Sarah Kaplan, director of the Institute for Gender and the Economy at the University of Toronto’s Rotman School of Management, said sunshine lists are not without drawbacks, but on the whole they are useful.
“The downside is that if you are on the sunshine list and you can see that others of your peers are paid more than you, it can be very demotivating. Often, there is little possibility to negotiate pay adjustments once you are in the job,” she said. “But over all, the transparency can increase pressure for long-term change, such as promoting more women to the higher-paying roles and paying women more fairly when they are hired.”
The most recent province to pass sunshine legislation is Newfoundland and Labrador, after efforts from former St. John’s Telegram reporter James McLeod.
In 2015, the Progressive Conservative government promised to introduce salary-disclosure legislation, but after it lost power, the Liberals were indecisive about doing the same, Mr. McLeod says.

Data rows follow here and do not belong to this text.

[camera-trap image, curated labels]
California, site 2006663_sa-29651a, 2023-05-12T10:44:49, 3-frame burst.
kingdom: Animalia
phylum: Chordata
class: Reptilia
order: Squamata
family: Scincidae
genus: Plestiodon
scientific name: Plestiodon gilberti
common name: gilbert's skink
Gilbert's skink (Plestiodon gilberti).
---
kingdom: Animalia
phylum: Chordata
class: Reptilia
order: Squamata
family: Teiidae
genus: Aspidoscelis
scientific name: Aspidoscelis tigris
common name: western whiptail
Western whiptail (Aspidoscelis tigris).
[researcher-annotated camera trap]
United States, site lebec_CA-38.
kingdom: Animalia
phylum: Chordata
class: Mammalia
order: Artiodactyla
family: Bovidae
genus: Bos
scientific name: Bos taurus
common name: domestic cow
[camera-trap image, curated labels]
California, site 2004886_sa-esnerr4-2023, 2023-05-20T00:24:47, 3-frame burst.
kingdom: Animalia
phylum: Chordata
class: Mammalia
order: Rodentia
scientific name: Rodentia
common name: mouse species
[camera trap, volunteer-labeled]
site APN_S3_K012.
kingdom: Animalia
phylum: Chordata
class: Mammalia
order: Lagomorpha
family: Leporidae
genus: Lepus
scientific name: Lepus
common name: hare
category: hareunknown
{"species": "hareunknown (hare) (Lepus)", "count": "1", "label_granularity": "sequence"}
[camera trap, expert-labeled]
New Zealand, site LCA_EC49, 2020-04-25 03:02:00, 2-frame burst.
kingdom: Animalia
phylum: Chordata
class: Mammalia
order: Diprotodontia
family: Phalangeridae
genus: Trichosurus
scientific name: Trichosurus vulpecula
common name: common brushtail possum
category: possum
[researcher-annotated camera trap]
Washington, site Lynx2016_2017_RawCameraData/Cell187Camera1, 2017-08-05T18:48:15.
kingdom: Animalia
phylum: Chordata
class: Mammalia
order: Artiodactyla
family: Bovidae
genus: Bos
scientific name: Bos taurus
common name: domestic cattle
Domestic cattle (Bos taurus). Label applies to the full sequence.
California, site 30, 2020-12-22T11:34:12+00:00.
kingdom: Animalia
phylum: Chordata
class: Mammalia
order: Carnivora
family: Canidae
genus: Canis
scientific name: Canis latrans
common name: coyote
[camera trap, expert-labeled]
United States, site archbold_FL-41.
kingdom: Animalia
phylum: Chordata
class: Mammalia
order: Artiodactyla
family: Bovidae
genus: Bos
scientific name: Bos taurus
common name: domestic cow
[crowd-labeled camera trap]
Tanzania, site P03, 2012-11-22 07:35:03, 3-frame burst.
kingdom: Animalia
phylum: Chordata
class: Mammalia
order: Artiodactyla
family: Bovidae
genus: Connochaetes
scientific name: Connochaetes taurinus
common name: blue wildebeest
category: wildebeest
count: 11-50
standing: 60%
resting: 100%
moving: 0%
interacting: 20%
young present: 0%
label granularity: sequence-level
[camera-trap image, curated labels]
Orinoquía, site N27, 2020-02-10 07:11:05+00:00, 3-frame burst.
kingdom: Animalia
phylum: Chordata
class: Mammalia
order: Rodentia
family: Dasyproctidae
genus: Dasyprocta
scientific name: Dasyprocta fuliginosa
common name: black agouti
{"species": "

“I thought, if the government won’t do a sunshine list, I’ll do it myself.”
Mr. McLeod filed freedom of information requests with large public agencies and the issue ultimately ended up in court. With public pressure building, the government passed sunshine legislation on its own in 2016. (Also, Mr. McLeod’s case won on appeal.)
Gordon Scott Campbell, an information and privacy lawyer at Aubry Campbell MacLean, said one advantage that Mr. McLeod’s case had is Newfoundland’s freedom of information legislation actually states the public is entitled to know a civil servant’s salary. The federal act, on the other hand, states the public is only entitled to a salary range. As a result, it would almost certainly require a legislative change to release specific salary amounts.
Mr. Campbell said there is always tension between access and privacy.
“Privacy legislation seeks to strongly protect Canadian privacy … access-to-information legislation seeks to broadly free government information,” he said. “I think most Canadians would support [both]. So it’s a balance.”